Help to build the desert

by antipattern



Category: Breaking Bad, El Camino: A Breaking Bad Movie - Fandom
Genre: Abuse, Implied/Referenced Character Death, Implied/Referenced Torture, Probably avoid this if you have arachnophobia, Stockholm Syndrome, The aftermath of the pepperoni pizza scene, Todd being incredibly weird
Language: English
Status: Completed
Published: 2020-01-12
Updated: 2020-01-12
Packaged: 2021-02-25 17:35:37
Rating: Not Rated
Warnings: Creator Chose Not To Use Archive Warnings
Chapters: 1
Words: 1,551
Publisher: archiveofourown.org
Story URL: https://archiveofourown.org/works/22219747
Author URL: https://archiveofourown.org/users/antipattern/pseuds/antipattern
Summary: The tarantula watches them eat pepperoni pizza, drink ice-cold beer.
Relationships: Todd Alquist/Jesse Pinkman
Comments: 6
Kudos: 46
Collections: Blue Christmeth 2019





	Help to build the desert

**Author's Note:**

  * For [kutsushita](https://archiveofourown.org/users/kutsushita/gifts).

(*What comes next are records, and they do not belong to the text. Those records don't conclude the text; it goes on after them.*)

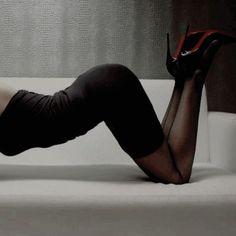 with girls girls girls flirt Poses Boudoir, Boudoir Photography Poses, Body Photography, Boudoir Legs, Fotografia Sexy, Sexy Poses, Photo Poses, Sexy Legs, Fashion Clothes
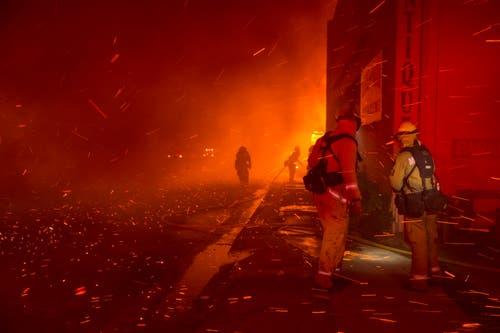 Nach Darstellung der Behörden waren im Bezirk Butte County 15'000 Häuser von den Flammen bedroht. (EPA/PETER DASILVA)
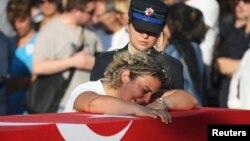 Funerali i një të vrari gjatë kaosit në Turqi.
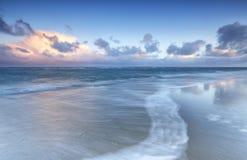 Unscharfe Welle auf Nordseeküste Lizenzfreies Stockfoto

Todd talks to it as he works — making snowglobes, which are sort of like the opposite of the desert, in a container like the jar Todd found it in. Except there are no holes for air in the snowglobes, because the things Todd makes do not need to breathe.

“Are you following?” Todd asks it, forgetting to feed it. The tarantula follows well enough. It listens to him talk about something called Jesse, someone called Miss Lydia, Uncle Jack, Lester, Kenny. It listens to him talk about meth, which the tarantula imagines as a sandstone butte rising high above the desert.

The tarantula wonders, sometimes, about the boy who put it in the jar in the first place. It knows that he died, because it felt the vibrations when he fell, but it was curious that Todd killed him, because they seemed to be the same sort of creature: a head with two eyes, two arms, two legs and a torso. It wonders what sort of creatures the boy’s body fed.

It can’t exactly ask about Drew, though, so it has to settle for the bits and pieces of the news it hears coming in from the television in the other room. Todd has taught it the name of many things. Mostly the news talks about a Walter White, and sometimes Todd watches sports or turns the whole thing off and listens to music. Sometimes Todd will move the tarantula’s cage into the living room so it can keep him company.

Todd has guests once, two people that he has told it are something called welders. He is eager to show off his apartment to them and, by the sounds of it, they are eager to leave. The tarantula never sees them and they never see it.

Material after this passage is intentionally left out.